Texto apresentado.
++++++++
Além disso, a maior parte dos processo ideológicos e seus grupos se encastelou na desumanização de si mesmo e do outro, na destruição de laços de solidariedades e também na politica enquanto performance.

Da xenofobia, racismo, homofobia, machismo e misoginia como armas para atingir o outro até a aceitação de tortura, assassinatos, inclusive os de reputação, defesa de tutela de um povo conscientemente tido como estúpido e até sacrificável diante dos grandes objetivos, tudo obedece a um mesmo caminho de transformação das grandes narrativas ideológicas em defesas de credo dogmático, de cariz autoritário.

E o objetivo final, de em tese mudança da sociedade para melhor para que o tal povo, essa entidade metafísica,seja liberto ou tenha sua vida melhorada? Ah,que se dane! O povo, o tal povo, se perde no meio das grandes narrativas e é atropelado como por um caminhão chamado de “Fins”, que por acaso justificam os meios.

E os meios acabam sendo apenas o domínio do outro, muitas vezes mimetizado em aparato ou estado ou país,mas no fundo é o domínio sobre o outro.

E nessa toada o que não vira “mimimi”, vira secundário dependendo do espectro ideológico do qual se ouve o discurso.

Por que se ouve o discurso? Porque a maior parte dos entes dos espectros ideológicos em curso não debatem ou dialogam, discursam.

E isso não ocorre apenas os portadores de discursos plenos de sublimação de traumas e ódios anteriores, de mediocridades mal alimentadas e patologias.

Isso ocorre com comunistas, anarquistas, sociais democratas e até com liberais, que um dia foram até bons parceiros em diversas lutas e hoje parece terem se colocado como ovelhas disponíveis para oportunistas elitistas dançarem seu mambo sobre nossas sociedades.

Envolvam tudo isso numa arrogância de almanaque e temos o debate político cotidiano.

E não, isso não reflete nenhuma sociedade radicalizada,mas uma sociedade conservadora e apenas aparentemente polarizada.

Essa aparência de polarização se dá no ajustamento dos grupos em nichos firmes de defesa de interesses da classe dominantes envoltos em discursos mais ou menos liberais ou mais ou menos “comunistas”. No final das contas nenhum dos discursos busca nenhuma transformação ou se organiza em qualquer espectro claro para fora da institucionalidade e que tenha algum tipo de cara de participar do lado proletário da luta de classes.

O proletário nesse suposto embate aparece como eleitor ou vítima. E o mesmo vale para negros, mulheres, índios, LGBTs, etc.

Quando vota a favor o proletário é consciente. Quando vota contra ou é mortadela, ou pobre de direita.

E tome silenciamento.

Mas podemos avançar nesse debate se analisarmos o crescimento do fascismo no Brasil e o avanço idêntico do discurso de “vai estudar” ou “A má educação é o que fez do Brasil o que é hoje” e defesas de nova moral ou da família ou da pátria,sempre falando em educação e de educação e civilidade como elementos que andam de braços dados e de elogios a outros países,etc..
++++++++
Dados fornecidos.
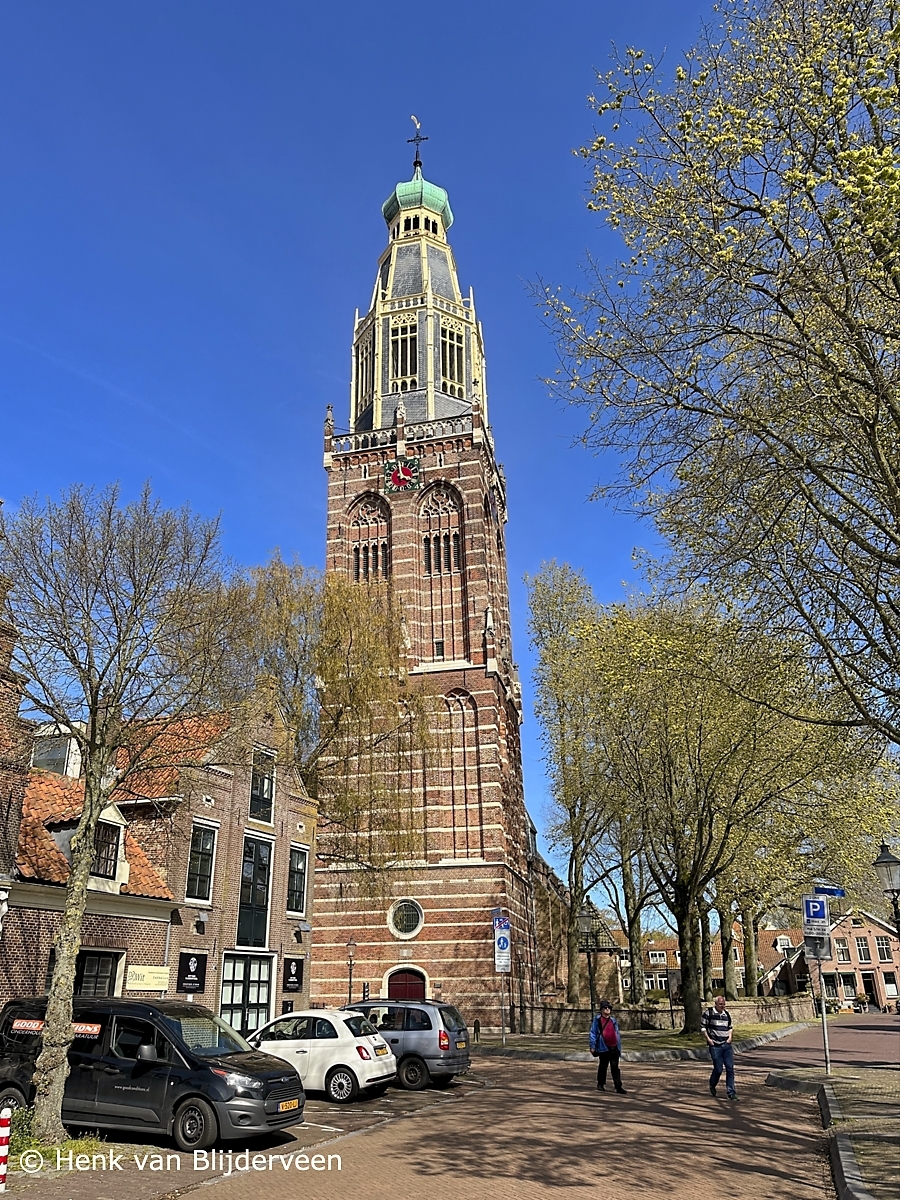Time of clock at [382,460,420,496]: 3:58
++++++++
Seu objetivo. Cite literalmente o trecho do texto sobre o debate político que vai de "E o objetivo" até "sobre o outro.", inclusive. A listagem não é necessária para resolver o que se pede.

Resposta correta.
E o objetivo final, de em tese mudança da sociedade para melhor para que o tal povo, essa entidade metafísica,seja liberto ou tenha sua vida melhorada? Ah,que se dane! O povo, o tal povo, se perde no meio das grandes narrativas e é atropelado como por um caminhão chamado de “Fins”, que por acaso justificam os meios.

E os meios acabam sendo apenas o domínio do outro, muitas vezes mimetizado em aparato ou estado ou país,mas no fundo é o domínio sobre o outro.